Suriye'nin kuzeyinde yeniden merkezî otorite tamamen tesis edilinceye kadar, Türk Silahlı Kuvvetleri bölgede varlığını sürdürmeye ve PKK terör örgütünü tüm kaynaklarıyla birlikte berhava etmeye devam etmelidir. Kahraman Türk ordusunun bölgeden sağ salim ve barış içinde geri çekilebilmesi için atılması gereken öncelikli adım artık Türkiye Cumhuriyeti devleti ile Suriye Arap Cumhuriyeti arasında bir müzakere ve iş birliği sürecinin derhâl başlatılması olmalıdır. Türkiye ve Suriye arasında başlatılacak olan müzakere ve iş birliği sürecinin temel amacı Suriye'nin toprak bütünlüğünün yeniden sağlanmasıdır. Gerek 1998 Adana Mutabakatı gerekse 2010 yılında Suriye'yle imzaladığımız Terör Örgütlerine Karşı İşbirliği Anlaşması çerçevesinde Suriye'de toprak bütünlüğünü sağlamak ve terör örgütlerinin bölgedeki varlığını sona erdirmek nihai Suriye politikası hedefimiz olmalıdır. 2 ülke arasındaki bu muhtemel iş birliği Türkiye'de bulunan Suriyeli sığınmacıların Suriye'ye güvenli geri dönüş sürecini başlatmak için de zemin hazırlayacaktır. Türkiye'nin millî çıkarları Suriye'nin toprak bütünlüğünün yeniden tesis edilmesiyle sağlanacaktır. Irak-Suriye tezkeresinin içinde bulunan "yabancı güçler" ifadesi bugüne kadar Meclis gündemine gelmiş ve HDP hariç Meclisteki partilerin mutabakatıyla kabul edilmiş tüm tezkerelerde bulunmaktadır. Türkiye'nin 24 Ağustos 2016 tarihinde gerçekleştirdiği Fırat Kalkanı Operasyonu yoğunluklu olarak IŞİD'e karşı gerçekleştirilmiş bir askerî operasyondur. Dolayısıyla o dönemde IŞİD'e karşı oluşturulmuş uluslararası koalisyonun muhtemel askerî desteğini alabilmek için bu ifade tezkerenin içine dercedilmiştir. Sanki bu ifade geçtiğimiz senelerde yokmuş ve yeni ortaya çıkmış gibi bir algı oluşturmak doğru değildir, etik de değildir. İYİ Parti milliyetçi, kalkınmacı ve demokrat umdeleriyle devlet yönetimine namzet bir siyasi parti olarak her zamanda ve zeminde Türk milletinin egemenliğini ve menfaatlerini savunur. Bizim ortaya koyduğumuz iradenin, politikaların ve kararların referansı Türk milletinin çıkarlarıdır.

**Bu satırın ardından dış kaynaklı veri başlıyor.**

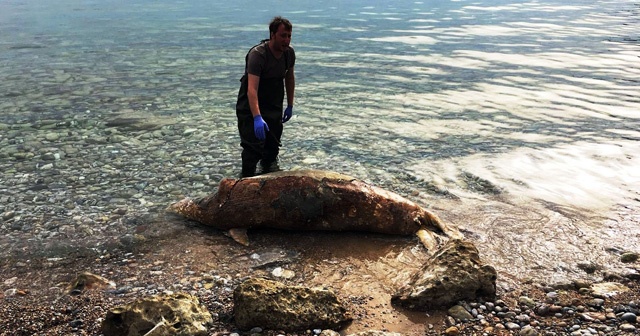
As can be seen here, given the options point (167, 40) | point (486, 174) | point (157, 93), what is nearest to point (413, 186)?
point (486, 174)

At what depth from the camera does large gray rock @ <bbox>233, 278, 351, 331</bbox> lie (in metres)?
4.61

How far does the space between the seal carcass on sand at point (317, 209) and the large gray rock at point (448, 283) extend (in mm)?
1191

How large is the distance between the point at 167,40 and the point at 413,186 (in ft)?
74.7

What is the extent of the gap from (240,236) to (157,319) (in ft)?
7.55

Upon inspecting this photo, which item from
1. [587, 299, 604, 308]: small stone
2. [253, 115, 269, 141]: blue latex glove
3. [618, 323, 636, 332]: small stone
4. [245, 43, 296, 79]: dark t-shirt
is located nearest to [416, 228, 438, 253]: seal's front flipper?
[587, 299, 604, 308]: small stone

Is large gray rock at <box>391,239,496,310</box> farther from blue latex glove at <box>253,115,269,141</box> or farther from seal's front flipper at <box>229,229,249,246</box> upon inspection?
blue latex glove at <box>253,115,269,141</box>

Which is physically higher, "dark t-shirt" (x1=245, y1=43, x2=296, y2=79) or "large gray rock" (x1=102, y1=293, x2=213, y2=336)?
"dark t-shirt" (x1=245, y1=43, x2=296, y2=79)

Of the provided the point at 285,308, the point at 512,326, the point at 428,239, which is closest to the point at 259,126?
the point at 428,239

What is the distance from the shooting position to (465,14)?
4366cm

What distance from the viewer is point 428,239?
668cm

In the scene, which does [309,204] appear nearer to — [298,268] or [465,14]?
[298,268]

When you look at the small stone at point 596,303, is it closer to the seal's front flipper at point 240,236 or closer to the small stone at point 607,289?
the small stone at point 607,289

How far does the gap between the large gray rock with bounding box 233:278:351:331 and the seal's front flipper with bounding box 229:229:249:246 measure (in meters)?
1.67

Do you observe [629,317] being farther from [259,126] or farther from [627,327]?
[259,126]
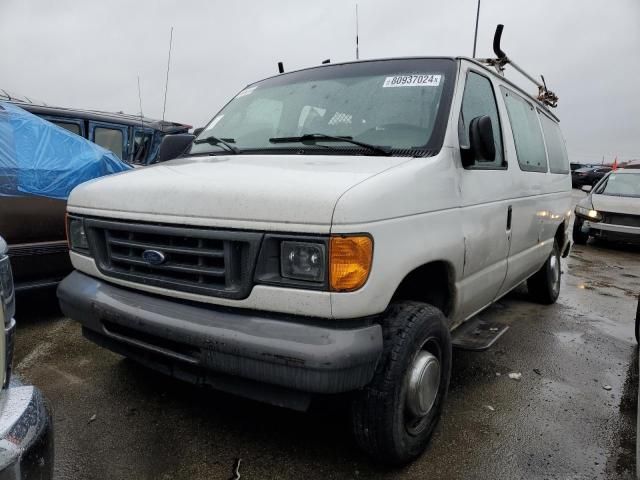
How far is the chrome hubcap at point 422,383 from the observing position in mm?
2168

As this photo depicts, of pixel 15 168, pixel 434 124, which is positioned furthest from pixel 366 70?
pixel 15 168

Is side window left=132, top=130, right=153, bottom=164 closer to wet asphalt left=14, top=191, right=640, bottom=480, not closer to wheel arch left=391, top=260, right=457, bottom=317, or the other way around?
wet asphalt left=14, top=191, right=640, bottom=480

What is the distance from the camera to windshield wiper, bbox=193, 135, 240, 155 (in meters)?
2.87

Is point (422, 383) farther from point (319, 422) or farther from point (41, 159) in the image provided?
point (41, 159)

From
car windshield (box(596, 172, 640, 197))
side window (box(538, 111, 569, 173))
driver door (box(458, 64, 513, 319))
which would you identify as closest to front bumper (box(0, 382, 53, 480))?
driver door (box(458, 64, 513, 319))

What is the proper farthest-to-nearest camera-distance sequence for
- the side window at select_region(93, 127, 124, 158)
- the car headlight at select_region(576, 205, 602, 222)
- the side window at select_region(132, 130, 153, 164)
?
the car headlight at select_region(576, 205, 602, 222) < the side window at select_region(132, 130, 153, 164) < the side window at select_region(93, 127, 124, 158)

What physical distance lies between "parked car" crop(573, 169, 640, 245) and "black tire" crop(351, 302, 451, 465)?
328 inches

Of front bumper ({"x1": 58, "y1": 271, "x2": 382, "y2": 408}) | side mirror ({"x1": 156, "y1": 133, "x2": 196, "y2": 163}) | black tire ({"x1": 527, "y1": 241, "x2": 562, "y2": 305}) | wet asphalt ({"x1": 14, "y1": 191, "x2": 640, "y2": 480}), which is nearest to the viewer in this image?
front bumper ({"x1": 58, "y1": 271, "x2": 382, "y2": 408})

Değerli milletvekilleri, 1978 yılında Birleşmiş Milletler Güvenlik Konseyinin 425 ve 426 sayılı Kararları uyarınca İsrail güçlerinin Lübnan topraklarından çekilmesini ve İsrail-Lübnan sınırının güvenliğini sağlamak amacıyla kurulan geçici görev gücünün görev süresi her yıl Lübnan'ın talebi üzerine uzatılmaktadır. Kapsamı ve muhtevası bakımından yine aynı olan ve geçen yıl da Genel Kurulda kabul edilen bir tezkereyle yine karşı karşıyayız.
Bölgede Hamas ve İsrail arasında devam eden, jeopolitik olarak Lübnan'ın da dâhil olduğu çatışmaları ve ağır sivil kayıplarını kaygıyla takip ediyoruz. Türkiye Cumhuriyeti devleti Orta Doğu'da uzun sürecek kanlı çatışmaların ve vekâlet savaşlarının ortaya çıkabileceği şu kritik zamanda ve zeminde son derece ihtiyatlı bir dış politika izlemek mecburiyetindedir. Zira, tarafların bu kanlı çatışmaları tırmandırması durumda ortaya çıkacak olan kaos, bölgede çok katmanlı ve çok taraflı bir savaşa sebep olabilir. Filistin'in haklı var olma mücadelesine halel getiren sivillere yönelik saldırılar ne kadar gayrimeşru ise bugün İsrail'in Gazze Şeridi'nde hedef gözetmeksizin yaptığı katliamlar da o kadar gayrimeşrudur. Siviller savaşın tarafı değildir ve herhangi bir pazarlığa da dâhil edilmemelidir.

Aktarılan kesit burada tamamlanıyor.